Clifton L., Liu X., Collister JA., Littlejohns TJ., Allen N., Hunter DJ.
The UK Biobank has made general practitioner (GP) data (censoring date 2016-2017) available for approximately 45% of the cohort, whilst hospital inpatient and death registry (referred to as "HES/Death") data are available cohort-wide through 2018-2022 depending on whether the data comes from England, Wales or Scotland. We assessed the importance of case ascertainment via different data sources in UKB for three diseases that are usually first diagnosed in primary care: Parkinson's disease (PD), type 2 diabetes (T2D), and all-cause dementia. Including GP data at least doubled the number of incident cases in the subset of the cohort with primary care data (e.g. from 619 to 1390 for dementia). Among the 786 dementia cases that were only captured in the GP data before the GP censoring date, only 421 (54%) were subsequently recorded in HES. Therefore, estimates of the absolute incidence or risk-stratified incidence are misleadingly low when based only on the HES/Death data. For incident cases present in both HES/Death and GP data during the full follow-up period (i.e. until the HES censoring date), the median time difference between an incident diagnosis of dementia being recorded in GP and HES/Death was 2.25 years (i.e. recorded 2.25 years earlier in the GP records).
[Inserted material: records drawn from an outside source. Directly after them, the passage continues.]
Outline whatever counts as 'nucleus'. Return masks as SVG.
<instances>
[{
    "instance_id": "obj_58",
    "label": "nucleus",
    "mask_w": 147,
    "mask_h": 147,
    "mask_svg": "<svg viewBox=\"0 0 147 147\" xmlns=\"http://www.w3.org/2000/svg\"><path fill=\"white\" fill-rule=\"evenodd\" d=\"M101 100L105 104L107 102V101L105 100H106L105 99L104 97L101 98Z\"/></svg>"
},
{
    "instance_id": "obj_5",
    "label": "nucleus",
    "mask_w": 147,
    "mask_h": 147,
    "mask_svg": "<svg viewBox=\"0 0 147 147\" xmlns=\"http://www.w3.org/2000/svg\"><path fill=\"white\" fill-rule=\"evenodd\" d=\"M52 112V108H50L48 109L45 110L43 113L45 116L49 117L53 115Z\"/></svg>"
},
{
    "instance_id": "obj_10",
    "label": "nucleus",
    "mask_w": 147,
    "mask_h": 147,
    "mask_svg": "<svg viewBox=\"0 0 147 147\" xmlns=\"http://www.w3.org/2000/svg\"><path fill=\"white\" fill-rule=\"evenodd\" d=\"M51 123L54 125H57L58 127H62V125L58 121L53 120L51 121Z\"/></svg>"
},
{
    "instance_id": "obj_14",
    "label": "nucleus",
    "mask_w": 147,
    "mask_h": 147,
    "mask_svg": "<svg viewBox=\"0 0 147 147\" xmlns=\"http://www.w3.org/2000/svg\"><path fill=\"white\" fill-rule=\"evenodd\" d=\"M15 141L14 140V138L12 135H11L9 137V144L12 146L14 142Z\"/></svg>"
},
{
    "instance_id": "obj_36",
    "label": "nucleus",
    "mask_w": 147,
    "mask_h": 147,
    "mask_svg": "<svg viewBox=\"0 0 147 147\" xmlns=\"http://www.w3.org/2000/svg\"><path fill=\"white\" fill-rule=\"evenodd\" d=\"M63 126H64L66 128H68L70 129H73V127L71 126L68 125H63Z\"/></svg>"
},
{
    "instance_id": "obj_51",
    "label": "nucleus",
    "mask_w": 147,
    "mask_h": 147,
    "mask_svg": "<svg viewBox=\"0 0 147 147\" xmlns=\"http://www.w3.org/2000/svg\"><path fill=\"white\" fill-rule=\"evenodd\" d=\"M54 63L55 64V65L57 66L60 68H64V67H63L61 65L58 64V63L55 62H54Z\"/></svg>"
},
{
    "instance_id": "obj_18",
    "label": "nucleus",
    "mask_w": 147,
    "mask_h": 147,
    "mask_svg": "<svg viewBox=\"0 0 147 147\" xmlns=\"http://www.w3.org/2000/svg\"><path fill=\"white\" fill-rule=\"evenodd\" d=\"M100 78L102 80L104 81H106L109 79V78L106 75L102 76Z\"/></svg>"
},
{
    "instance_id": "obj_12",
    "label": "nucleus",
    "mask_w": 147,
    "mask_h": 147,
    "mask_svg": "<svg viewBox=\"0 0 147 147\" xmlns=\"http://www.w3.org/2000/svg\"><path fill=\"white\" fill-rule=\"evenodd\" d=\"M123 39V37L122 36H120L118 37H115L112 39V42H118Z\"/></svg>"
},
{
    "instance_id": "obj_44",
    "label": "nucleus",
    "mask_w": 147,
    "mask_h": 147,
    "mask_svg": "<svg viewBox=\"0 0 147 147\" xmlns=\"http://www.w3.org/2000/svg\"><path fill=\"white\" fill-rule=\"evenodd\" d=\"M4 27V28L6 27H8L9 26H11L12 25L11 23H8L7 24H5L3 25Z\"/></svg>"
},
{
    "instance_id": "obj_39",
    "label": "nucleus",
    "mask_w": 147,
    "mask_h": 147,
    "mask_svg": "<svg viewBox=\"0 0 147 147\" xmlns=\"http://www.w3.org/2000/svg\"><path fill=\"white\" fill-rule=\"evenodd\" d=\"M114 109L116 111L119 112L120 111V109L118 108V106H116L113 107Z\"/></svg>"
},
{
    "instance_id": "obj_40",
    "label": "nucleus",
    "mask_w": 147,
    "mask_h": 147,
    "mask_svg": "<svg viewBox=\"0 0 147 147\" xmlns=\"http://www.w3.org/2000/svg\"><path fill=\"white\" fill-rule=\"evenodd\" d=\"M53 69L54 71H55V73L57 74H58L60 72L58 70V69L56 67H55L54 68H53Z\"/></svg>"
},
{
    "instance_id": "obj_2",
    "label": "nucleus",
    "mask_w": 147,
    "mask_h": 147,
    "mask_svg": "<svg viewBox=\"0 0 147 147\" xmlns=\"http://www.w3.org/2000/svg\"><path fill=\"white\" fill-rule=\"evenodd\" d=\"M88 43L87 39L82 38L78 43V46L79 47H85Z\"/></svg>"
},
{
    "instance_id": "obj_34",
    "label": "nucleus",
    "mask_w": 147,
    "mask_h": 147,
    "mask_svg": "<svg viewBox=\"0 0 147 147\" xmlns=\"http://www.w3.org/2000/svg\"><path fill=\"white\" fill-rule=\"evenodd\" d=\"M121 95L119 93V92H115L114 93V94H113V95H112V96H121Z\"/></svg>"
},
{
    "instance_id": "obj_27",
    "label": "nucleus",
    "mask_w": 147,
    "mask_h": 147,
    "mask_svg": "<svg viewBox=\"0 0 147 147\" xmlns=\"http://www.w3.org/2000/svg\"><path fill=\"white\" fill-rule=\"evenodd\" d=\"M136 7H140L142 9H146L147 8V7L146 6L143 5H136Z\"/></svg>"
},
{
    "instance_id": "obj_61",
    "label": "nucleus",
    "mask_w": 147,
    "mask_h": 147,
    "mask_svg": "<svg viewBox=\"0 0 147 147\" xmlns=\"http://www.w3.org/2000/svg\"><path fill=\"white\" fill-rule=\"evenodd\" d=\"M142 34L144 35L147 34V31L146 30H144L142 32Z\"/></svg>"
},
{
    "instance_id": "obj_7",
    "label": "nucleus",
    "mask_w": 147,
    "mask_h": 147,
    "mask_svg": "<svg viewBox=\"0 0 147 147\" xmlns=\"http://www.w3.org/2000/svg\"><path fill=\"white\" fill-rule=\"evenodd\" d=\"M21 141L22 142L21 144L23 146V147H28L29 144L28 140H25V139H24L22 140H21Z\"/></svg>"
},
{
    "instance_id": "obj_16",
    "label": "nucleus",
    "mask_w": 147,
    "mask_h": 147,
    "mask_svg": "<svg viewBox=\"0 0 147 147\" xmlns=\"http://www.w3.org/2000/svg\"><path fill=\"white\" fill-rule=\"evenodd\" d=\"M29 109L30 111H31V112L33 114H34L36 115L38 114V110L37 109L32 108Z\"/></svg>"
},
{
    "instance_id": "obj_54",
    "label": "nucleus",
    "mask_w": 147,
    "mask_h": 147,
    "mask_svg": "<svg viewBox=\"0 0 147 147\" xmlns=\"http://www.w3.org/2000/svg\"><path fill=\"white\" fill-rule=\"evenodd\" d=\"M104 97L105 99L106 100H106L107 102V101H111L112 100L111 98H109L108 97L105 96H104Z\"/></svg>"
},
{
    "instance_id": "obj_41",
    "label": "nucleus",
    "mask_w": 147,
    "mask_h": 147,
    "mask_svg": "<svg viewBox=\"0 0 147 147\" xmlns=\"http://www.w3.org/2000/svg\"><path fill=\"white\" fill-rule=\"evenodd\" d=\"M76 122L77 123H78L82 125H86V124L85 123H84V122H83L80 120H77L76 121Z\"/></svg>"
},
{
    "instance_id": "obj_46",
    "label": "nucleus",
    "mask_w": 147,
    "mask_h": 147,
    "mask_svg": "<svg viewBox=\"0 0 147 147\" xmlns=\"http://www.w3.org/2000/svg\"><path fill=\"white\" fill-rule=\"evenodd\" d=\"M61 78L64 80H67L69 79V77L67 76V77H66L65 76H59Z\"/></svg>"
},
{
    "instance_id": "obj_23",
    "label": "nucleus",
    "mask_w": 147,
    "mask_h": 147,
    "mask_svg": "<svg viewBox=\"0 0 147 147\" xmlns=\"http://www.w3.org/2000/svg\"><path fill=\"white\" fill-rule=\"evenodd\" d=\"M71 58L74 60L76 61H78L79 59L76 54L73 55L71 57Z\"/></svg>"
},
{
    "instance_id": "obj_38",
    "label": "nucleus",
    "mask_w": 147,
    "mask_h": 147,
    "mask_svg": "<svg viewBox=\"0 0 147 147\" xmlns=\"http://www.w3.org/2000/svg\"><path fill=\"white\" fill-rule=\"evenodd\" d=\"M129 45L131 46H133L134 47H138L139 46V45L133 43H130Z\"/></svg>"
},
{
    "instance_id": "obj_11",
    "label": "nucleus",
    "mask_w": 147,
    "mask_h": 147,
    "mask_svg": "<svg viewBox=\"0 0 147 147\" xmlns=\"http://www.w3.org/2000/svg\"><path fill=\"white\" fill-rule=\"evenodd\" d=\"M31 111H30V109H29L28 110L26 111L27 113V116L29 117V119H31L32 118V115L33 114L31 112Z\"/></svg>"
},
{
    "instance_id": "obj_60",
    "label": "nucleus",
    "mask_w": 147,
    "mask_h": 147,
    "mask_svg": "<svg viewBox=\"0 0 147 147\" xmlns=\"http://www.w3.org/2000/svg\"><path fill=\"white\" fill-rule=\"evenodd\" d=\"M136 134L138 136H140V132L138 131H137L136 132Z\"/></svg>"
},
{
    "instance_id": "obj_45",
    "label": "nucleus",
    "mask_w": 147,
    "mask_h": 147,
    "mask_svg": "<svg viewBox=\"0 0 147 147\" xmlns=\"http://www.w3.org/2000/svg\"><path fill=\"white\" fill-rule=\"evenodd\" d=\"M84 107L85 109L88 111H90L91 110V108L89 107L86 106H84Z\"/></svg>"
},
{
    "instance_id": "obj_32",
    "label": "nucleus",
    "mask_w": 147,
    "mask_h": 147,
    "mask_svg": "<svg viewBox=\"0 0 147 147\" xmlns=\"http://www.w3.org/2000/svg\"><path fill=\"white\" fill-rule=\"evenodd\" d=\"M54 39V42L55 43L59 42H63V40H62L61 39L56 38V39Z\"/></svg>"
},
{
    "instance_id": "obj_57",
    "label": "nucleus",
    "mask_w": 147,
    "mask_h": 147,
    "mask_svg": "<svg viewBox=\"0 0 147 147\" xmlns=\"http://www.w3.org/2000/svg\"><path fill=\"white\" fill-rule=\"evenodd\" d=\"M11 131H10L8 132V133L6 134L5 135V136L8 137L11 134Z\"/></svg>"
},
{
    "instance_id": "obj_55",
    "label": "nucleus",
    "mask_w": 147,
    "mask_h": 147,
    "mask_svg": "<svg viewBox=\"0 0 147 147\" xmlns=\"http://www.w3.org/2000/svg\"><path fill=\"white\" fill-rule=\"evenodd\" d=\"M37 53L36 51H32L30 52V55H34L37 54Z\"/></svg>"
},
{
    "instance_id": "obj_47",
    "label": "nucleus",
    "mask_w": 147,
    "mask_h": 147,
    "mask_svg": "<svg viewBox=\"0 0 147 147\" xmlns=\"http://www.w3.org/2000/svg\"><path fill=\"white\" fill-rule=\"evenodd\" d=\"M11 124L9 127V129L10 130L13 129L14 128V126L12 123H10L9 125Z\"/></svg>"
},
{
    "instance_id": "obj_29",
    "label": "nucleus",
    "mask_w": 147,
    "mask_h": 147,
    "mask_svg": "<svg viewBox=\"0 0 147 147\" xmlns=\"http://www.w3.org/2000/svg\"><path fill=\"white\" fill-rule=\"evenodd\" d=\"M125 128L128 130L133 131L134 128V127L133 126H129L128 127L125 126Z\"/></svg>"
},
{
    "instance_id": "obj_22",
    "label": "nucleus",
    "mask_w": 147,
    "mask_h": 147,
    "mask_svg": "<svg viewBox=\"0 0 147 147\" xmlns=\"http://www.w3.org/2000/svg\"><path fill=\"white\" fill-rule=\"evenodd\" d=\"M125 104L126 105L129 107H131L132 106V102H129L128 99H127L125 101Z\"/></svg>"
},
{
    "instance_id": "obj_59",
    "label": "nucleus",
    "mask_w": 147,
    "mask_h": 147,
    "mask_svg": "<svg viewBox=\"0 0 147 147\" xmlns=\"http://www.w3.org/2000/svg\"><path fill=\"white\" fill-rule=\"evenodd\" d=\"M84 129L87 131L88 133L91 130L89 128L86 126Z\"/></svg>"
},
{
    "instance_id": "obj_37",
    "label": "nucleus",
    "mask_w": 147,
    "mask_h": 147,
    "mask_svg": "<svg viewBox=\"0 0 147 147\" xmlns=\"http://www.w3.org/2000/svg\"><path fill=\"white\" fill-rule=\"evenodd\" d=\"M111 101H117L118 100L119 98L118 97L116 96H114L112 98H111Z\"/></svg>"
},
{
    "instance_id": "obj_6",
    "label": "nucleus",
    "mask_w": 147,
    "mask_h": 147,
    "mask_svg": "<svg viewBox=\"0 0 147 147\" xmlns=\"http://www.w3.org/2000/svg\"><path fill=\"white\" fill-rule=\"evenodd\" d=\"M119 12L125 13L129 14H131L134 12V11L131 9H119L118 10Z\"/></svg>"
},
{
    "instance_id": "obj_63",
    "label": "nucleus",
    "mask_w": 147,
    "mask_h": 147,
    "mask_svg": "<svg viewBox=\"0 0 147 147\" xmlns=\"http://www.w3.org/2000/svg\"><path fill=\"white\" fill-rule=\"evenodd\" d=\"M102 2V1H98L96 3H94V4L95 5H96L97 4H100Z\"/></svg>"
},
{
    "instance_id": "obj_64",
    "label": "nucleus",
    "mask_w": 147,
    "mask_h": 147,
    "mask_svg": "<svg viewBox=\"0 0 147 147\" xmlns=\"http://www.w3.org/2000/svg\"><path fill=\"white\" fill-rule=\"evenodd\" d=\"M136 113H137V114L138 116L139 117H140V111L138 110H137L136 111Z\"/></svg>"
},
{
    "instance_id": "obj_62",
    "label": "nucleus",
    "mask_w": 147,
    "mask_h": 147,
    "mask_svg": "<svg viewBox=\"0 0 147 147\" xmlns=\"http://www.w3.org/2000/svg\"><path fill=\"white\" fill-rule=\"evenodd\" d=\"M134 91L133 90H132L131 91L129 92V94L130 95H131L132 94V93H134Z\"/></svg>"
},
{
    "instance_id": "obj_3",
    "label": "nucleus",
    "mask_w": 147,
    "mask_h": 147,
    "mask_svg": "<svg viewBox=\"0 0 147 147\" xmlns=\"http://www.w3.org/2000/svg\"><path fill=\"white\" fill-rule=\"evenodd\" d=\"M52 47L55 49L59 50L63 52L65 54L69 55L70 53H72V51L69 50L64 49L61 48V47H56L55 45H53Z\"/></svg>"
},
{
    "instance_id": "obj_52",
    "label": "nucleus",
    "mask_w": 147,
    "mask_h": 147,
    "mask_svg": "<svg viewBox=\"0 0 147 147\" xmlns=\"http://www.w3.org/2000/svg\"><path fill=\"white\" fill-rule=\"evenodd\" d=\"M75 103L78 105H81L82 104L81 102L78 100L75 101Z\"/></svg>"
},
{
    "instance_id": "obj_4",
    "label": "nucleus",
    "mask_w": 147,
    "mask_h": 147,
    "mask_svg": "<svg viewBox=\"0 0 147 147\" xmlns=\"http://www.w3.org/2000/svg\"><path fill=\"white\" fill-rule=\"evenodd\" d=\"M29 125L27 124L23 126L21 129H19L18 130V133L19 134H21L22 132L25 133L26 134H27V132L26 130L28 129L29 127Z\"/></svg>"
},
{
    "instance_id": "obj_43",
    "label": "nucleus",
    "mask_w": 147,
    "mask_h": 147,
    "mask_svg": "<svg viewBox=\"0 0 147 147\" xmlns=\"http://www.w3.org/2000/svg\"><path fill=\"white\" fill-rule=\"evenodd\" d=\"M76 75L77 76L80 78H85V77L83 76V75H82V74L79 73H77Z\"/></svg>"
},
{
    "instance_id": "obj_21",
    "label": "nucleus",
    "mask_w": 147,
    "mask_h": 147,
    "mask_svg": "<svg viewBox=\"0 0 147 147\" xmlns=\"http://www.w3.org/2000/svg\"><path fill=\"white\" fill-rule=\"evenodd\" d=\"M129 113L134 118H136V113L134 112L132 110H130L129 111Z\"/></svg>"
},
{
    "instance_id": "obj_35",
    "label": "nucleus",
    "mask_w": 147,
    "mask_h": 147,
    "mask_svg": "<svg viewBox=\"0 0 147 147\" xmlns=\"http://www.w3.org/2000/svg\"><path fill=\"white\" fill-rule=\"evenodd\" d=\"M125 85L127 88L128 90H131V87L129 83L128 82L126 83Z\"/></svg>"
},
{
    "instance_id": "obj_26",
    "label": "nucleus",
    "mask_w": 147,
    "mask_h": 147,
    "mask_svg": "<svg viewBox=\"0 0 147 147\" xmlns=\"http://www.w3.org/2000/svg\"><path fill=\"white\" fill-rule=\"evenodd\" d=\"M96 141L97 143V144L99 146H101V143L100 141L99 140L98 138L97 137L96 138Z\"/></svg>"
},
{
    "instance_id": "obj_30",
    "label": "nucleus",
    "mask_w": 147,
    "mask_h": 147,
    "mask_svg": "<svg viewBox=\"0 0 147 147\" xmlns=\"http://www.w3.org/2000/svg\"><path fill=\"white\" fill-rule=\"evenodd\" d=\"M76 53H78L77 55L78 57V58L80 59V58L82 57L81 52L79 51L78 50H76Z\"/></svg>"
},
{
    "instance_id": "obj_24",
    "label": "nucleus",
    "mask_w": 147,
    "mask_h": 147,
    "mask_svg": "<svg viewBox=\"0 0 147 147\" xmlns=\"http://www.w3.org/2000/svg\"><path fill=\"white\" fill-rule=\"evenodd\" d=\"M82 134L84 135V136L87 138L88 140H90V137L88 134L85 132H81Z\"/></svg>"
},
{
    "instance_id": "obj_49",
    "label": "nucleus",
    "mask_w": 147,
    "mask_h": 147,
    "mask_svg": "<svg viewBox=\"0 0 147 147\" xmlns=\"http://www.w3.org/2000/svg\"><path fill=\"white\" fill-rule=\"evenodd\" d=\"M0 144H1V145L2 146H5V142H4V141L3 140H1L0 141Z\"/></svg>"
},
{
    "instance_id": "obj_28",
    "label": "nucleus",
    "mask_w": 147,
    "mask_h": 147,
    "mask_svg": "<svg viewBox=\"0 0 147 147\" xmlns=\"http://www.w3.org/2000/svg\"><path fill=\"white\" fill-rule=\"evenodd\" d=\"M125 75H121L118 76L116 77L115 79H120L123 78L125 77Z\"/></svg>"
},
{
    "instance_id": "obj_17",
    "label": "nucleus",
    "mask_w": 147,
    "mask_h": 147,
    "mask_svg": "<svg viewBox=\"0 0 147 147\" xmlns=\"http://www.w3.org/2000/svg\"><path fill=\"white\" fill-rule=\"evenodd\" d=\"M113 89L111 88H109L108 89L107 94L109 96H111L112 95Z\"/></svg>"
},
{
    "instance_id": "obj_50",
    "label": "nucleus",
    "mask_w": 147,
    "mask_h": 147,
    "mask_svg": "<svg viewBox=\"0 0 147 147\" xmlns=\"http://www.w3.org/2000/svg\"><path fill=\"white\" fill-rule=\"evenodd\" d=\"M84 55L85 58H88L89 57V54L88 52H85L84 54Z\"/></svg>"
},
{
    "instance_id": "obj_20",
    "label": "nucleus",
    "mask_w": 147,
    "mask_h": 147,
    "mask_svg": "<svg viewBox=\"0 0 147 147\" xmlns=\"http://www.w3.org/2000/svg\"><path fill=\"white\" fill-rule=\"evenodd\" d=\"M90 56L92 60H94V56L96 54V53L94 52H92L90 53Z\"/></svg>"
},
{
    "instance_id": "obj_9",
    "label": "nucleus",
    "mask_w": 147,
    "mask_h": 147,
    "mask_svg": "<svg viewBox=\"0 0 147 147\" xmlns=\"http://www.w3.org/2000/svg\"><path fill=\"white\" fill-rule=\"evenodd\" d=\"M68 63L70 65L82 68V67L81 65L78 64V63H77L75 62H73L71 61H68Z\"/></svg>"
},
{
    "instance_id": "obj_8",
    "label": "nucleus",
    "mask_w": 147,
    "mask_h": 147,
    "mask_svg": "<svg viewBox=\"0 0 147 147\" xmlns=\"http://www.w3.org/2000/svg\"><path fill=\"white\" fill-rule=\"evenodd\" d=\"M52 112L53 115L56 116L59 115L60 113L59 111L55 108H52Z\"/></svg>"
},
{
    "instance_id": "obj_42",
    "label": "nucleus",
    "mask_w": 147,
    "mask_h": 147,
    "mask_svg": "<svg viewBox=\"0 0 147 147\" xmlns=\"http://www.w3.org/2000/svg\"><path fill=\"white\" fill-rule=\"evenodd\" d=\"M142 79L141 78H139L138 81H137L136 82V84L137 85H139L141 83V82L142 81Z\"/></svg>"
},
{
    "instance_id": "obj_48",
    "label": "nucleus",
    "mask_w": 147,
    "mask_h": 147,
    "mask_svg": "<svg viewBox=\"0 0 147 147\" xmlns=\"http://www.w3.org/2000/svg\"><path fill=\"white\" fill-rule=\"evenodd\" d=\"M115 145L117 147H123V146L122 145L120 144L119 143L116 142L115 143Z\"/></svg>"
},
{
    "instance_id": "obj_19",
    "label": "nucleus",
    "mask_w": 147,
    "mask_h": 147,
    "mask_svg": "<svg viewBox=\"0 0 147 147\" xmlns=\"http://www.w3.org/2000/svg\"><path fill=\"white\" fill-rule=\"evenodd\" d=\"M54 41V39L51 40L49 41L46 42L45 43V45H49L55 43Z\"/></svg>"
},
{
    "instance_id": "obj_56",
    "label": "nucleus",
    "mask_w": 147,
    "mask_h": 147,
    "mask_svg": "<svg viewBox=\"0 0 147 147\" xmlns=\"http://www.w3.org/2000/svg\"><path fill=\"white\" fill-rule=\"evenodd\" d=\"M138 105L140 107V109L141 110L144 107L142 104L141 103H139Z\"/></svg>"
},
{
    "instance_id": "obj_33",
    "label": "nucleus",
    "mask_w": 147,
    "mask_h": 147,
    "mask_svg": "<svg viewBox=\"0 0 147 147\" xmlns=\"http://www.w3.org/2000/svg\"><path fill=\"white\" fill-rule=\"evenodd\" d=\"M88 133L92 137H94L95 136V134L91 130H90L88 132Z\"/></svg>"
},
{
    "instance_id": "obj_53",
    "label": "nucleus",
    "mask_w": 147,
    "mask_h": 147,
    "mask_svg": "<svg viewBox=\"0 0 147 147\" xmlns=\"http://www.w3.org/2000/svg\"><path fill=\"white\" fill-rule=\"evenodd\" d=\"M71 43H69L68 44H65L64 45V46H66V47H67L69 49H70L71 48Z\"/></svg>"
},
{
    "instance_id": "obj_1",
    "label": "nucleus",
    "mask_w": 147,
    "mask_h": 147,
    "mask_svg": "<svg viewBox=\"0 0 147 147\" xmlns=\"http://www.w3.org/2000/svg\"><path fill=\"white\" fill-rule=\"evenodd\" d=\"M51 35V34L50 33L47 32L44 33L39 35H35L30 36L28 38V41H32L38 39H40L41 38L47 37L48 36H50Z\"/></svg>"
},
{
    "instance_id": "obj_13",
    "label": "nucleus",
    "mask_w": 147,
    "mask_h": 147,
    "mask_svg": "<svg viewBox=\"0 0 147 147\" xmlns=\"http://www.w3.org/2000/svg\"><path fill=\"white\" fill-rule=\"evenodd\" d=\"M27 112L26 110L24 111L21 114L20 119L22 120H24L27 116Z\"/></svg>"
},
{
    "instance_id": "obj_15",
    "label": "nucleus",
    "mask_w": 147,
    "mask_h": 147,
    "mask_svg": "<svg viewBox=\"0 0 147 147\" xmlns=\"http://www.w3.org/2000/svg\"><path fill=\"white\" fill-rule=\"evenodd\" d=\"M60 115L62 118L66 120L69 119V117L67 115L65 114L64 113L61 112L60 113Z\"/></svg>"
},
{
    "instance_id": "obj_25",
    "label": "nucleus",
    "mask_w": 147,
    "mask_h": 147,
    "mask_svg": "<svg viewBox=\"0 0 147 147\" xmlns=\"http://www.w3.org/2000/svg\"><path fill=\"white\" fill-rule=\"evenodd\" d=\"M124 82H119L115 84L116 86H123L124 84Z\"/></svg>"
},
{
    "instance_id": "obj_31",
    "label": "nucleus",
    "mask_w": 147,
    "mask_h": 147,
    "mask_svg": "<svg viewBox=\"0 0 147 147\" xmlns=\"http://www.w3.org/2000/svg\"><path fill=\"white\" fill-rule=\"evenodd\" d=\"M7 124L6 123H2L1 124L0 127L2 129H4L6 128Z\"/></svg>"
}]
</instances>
Similar lag periods were also observed for PD (median 2.31 years earlier) and T2D (median 2.82 years earlier). For participants with an incident GP diagnosis, only 65.6% of dementia cases, 69.0% of PD cases, and 58.5% of T2D cases had their diagnosis recorded in HES/Death within 7 years since GP diagnosis. The effect estimates (hazard ratios, HR) of established risk factors for the three health outcomes mostly remain in the same direction and with a similar strength of association when cases are ascertained either using HES only or further adding GP data. The confidence intervals of the HR became narrower when adding GP data, due to the increased statistical power from the additional cases. In conclusion, it is desirable to extend both the coverage and follow-up period of GP data to allow researchers to maximise case ascertainment of chronic health conditions in the UK.